In this study, the CGM-recorded sensor glucose profiles of five patients during MP pulse therapy showed that not only the mean sensor glucose level but also the SD of the sensor glucose levels and the MAGE were significantly higher in comparison to before MP pulse therapy. It appears that this is due to the preprandial sensor glucose levels and the postprandial maximum sensor levels showing no significant changes at breakfast while being significantly higher at both lunch and dinner. The maximum sensor glucose level after dinner was extremely high (240-293 mg/dL) in all five patients, despite the fact that they did not have diabetes. Thereafter, the sensor glucose levels decreased, and there was a gradual fall in the sensor glucose level from midnight to before breakfast, a period in which the effects of MP pulse therapy seem to be attenuated. This finding suggests that the hyperglycemic effect of MP pulse therapy developed 2 to 3 hours after the administration of MP pulse therapy and that it was then sustained for approximately 12 hours.
Spikes in the blood glucose levels are known to lead to increased oxidative stress and endothelial dysfunction via the activation of NADPH oxidase (2). Thus, additional treatment is necessary to regulate these steep increases in the blood glucose levels after meals in patients undergoing MP pulse therapy.
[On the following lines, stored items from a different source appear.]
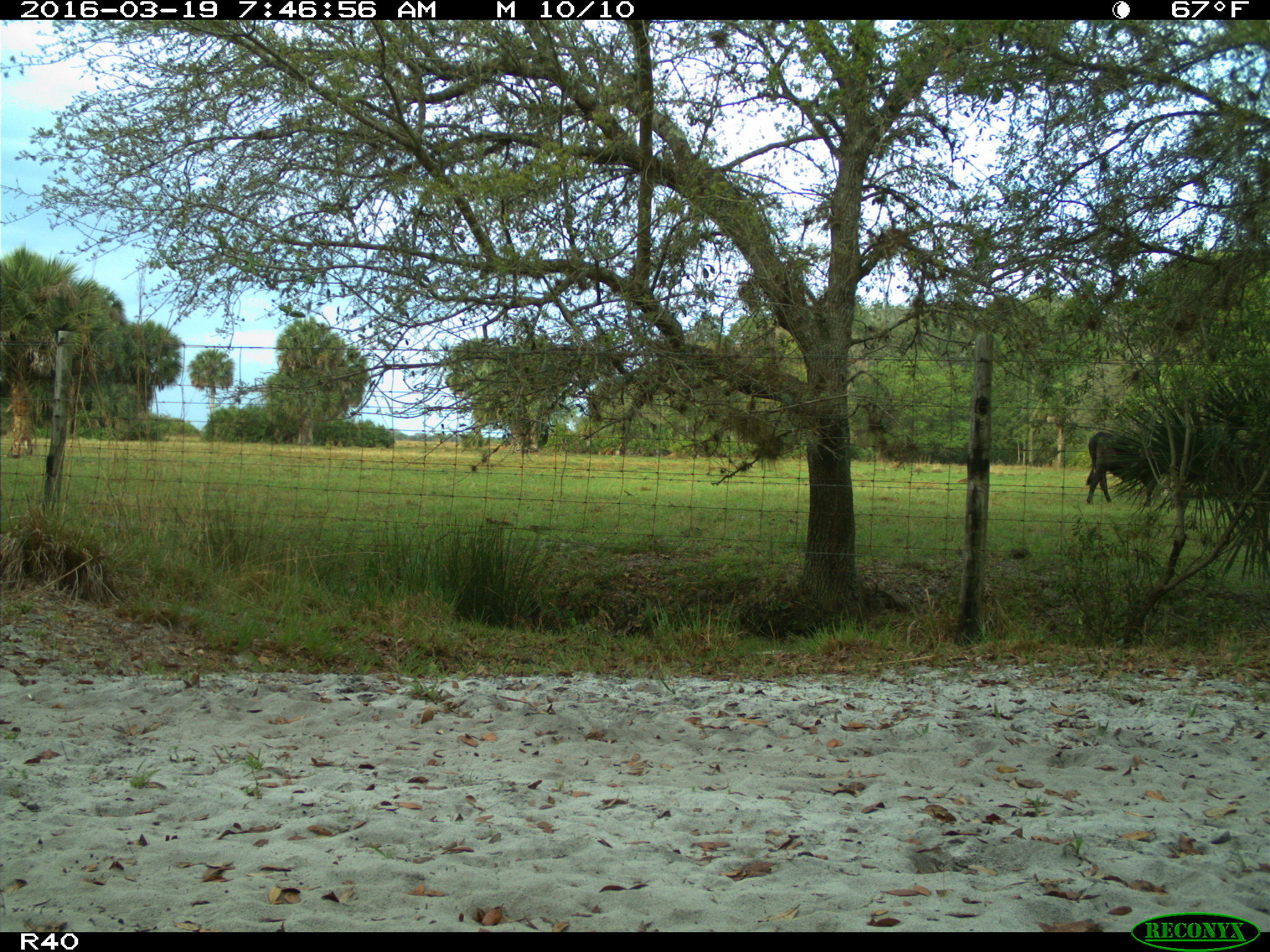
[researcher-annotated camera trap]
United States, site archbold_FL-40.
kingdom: Animalia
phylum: Chordata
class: Mammalia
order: Artiodactyla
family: Bovidae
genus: Bos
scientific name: Bos taurus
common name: domestic cow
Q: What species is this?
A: Bos taurus (domestic cow).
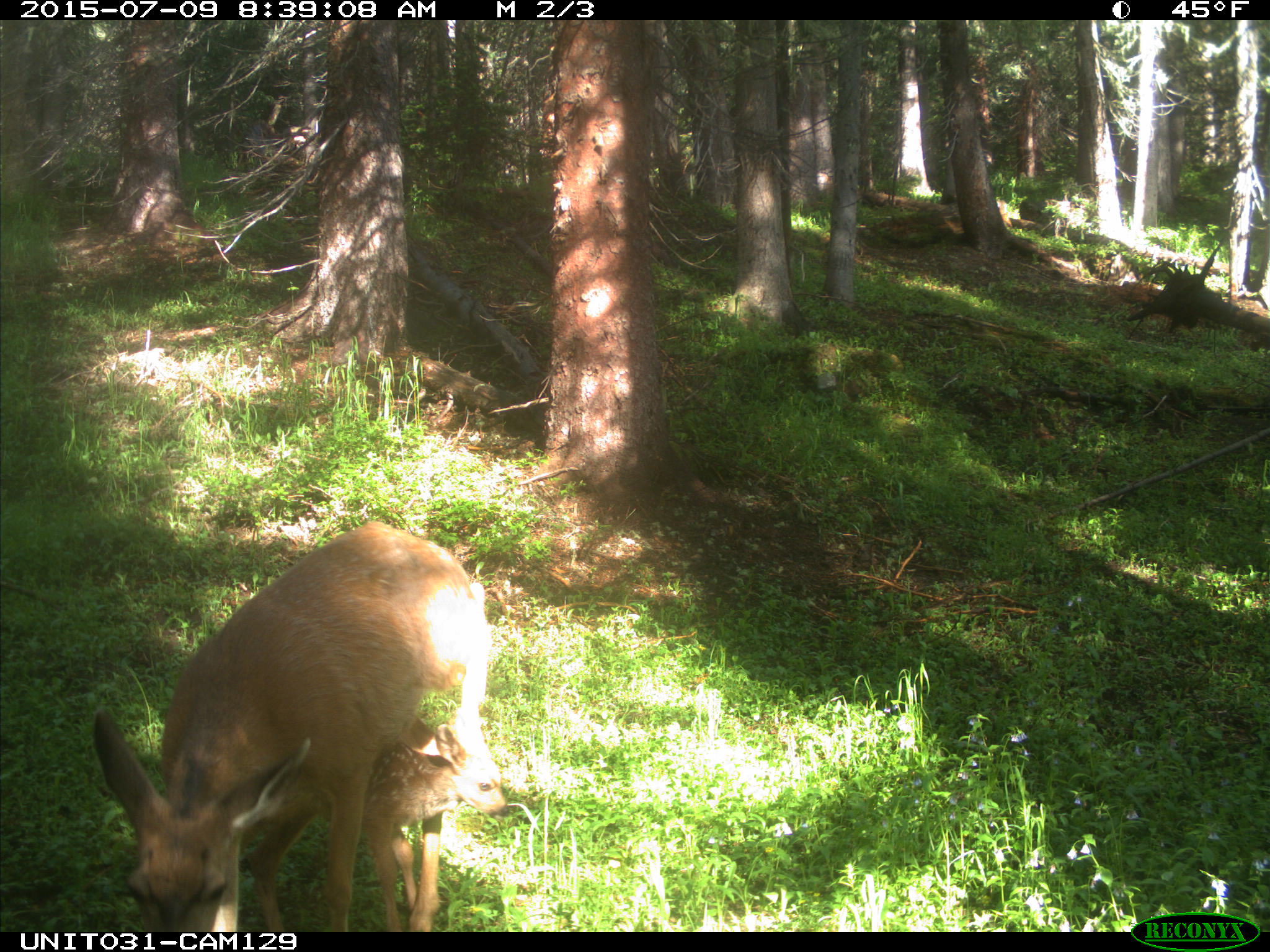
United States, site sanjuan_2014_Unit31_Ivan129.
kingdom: Animalia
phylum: Chordata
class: Mammalia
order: Artiodactyla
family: Cervidae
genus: Odocoileus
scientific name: Odocoileus hemionus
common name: mule deer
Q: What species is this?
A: Odocoileus hemionus (mule deer).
In general, steroid-induced diabetes is treated with rapid-acting insulin preparations when the casual blood glucose level exceeds 300 mg/dL. Any increase in the fasting blood glucose level should be corrected with the concomitant use of a sustained release insulin preparation (5). However, it has been reported that nateglinide, a rapid-acting insulin secretagogue, is effective in cases involving mild increases in the blood glucose level (6). Rapid-acting insulin secretagogues stimulate the secretion of insulin by binding to sulfonylurea receptor 1 (SUR1). These agents are characterized by the rapid onset of their hypoglycemia effect (i.e., within 30 min of administration) and the short duration of action (12-15). It has been suggested that MP pulse therapy may interfere with the insulin release mechanisms following an increase in the intracellular Ca2+ concentration, resulting in the inhibited secretion of insulin (9). Thus, it is possible that rapid-acting insulin secretagogues, which cause a rapid increase in the blood insulin concentration, are effective in regulating the steep increases in the blood glucose level that are observed during MP pulse therapy. The analysis of the different rapid-acting insulin secretagogues that are used in patients with type 2 diabetes indicates that repaglinide significantly improves the HbAlc and the fasting blood glucose level in comparison to nateglinide (16), while mitiglinide and nateglinide have been shown to have similar HbAlc-improving effects (17). With regard to the differences between repaglinide and mitiglinide, repaglinide is reported to show a slightly longer duration of action (18); however, there no studies have directly compared the HbAlc, fasting blood glucose, and postprandial blood glucose levels.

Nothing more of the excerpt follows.